Experimente:
Repita sem nenhuma alteração todas as linhas de texto dos dados abaixo, deixando as imagens de fora da resposta.

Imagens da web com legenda
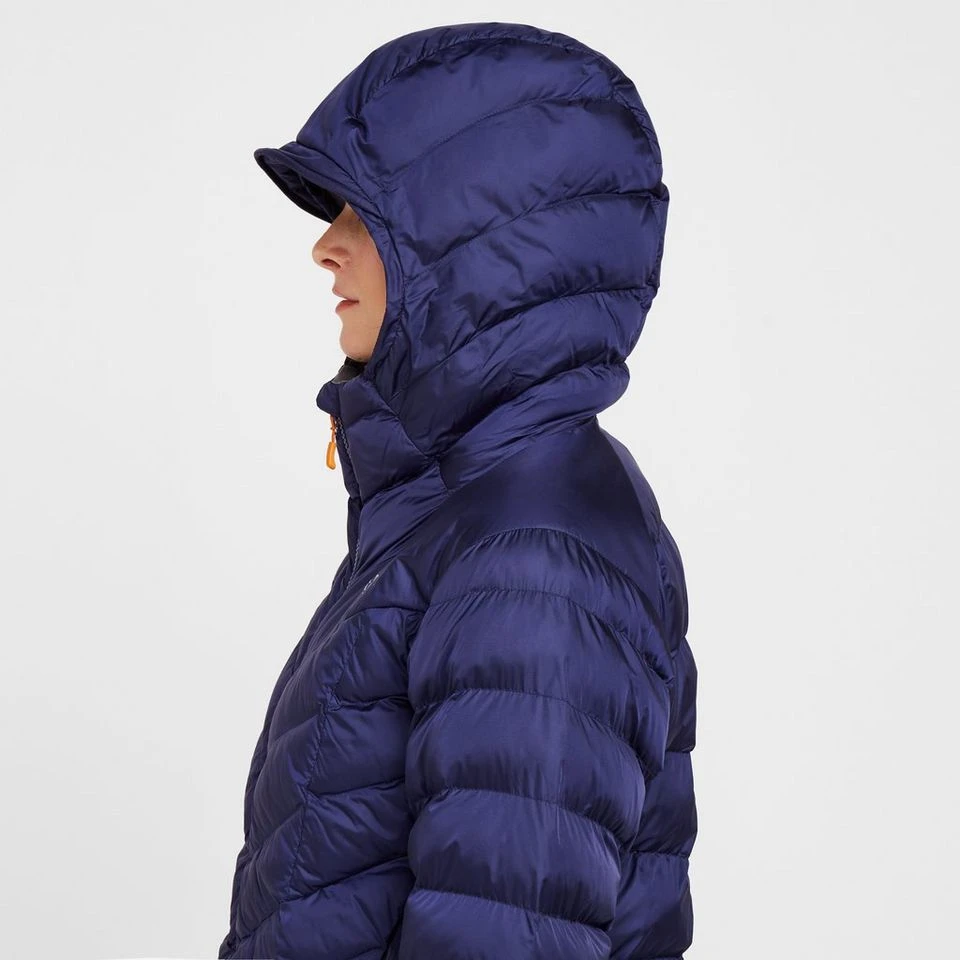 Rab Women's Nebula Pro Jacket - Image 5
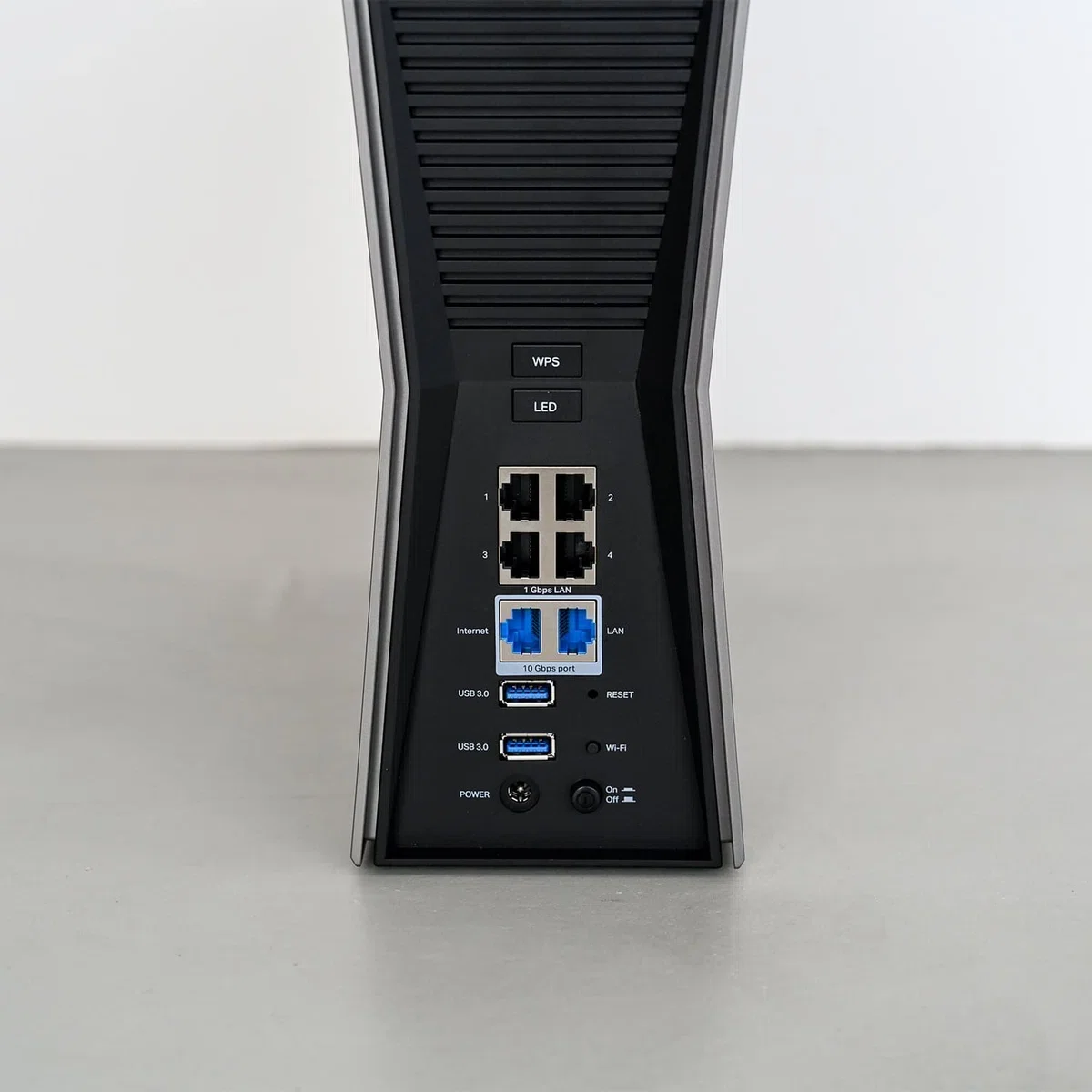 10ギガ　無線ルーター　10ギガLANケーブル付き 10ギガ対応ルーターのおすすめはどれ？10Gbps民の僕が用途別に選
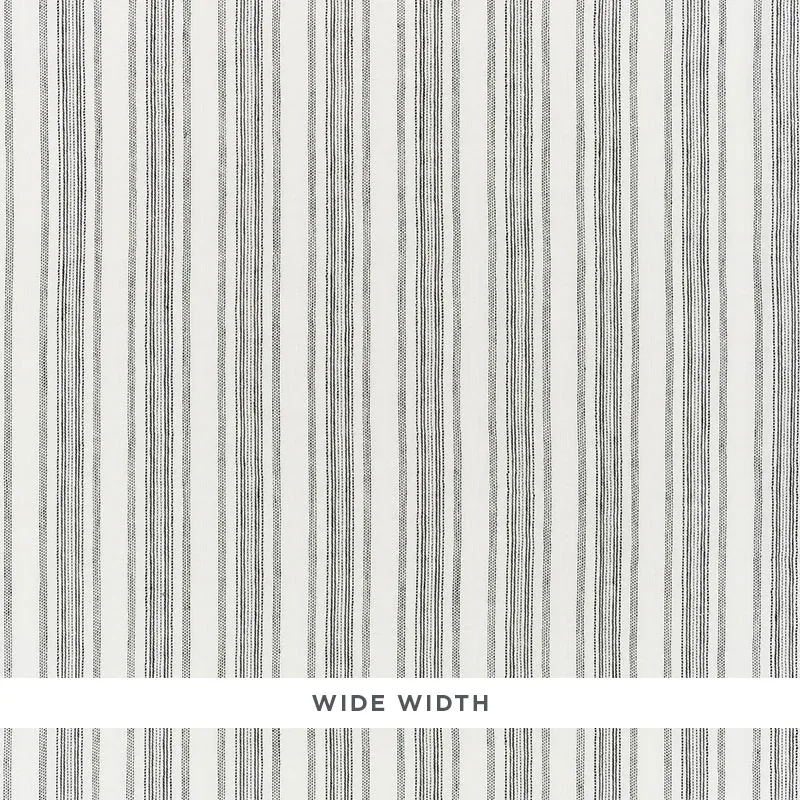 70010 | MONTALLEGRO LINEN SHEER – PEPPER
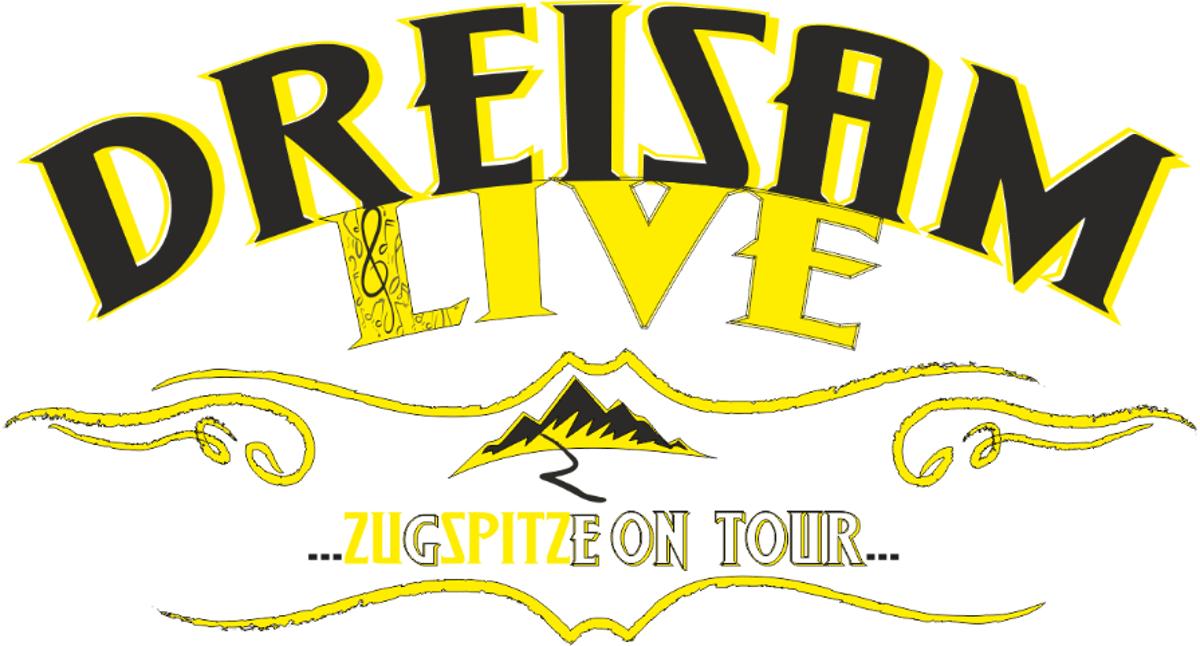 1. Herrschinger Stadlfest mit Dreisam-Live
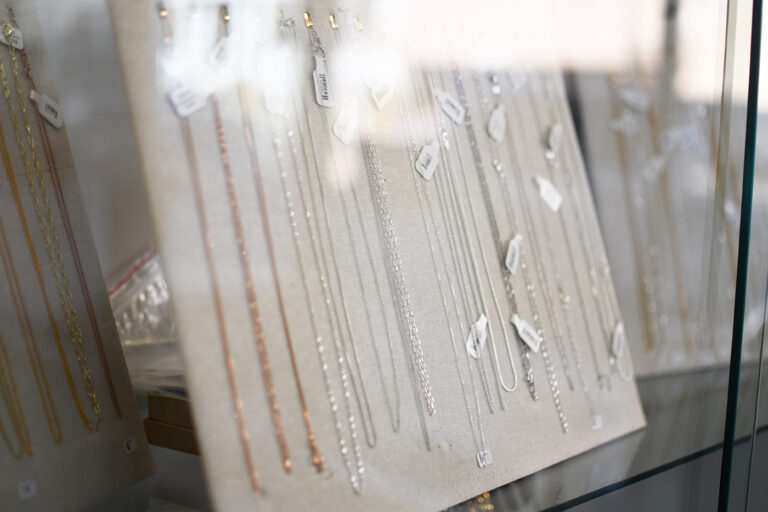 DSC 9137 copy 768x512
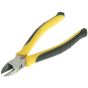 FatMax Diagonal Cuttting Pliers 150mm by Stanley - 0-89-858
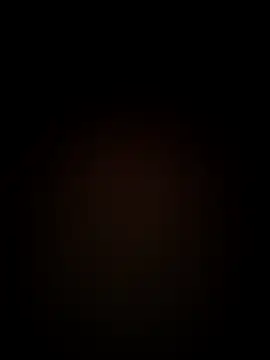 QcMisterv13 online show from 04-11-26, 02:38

Resposta esperada:
 Rab Women's Nebula Pro Jacket - Image 5
 10ギガ　無線ルーター　10ギガLANケーブル付き 10ギガ対応ルーターのおすすめはどれ？10Gbps民の僕が用途別に選
 70010 | MONTALLEGRO LINEN SHEER – PEPPER
 1. Herrschinger Stadlfest mit Dreisam-Live
 DSC 9137 copy 768x512
 FatMax Diagonal Cuttting Pliers 150mm by Stanley - 0-89-858
 QcMisterv13 online show from 04-11-26, 02:38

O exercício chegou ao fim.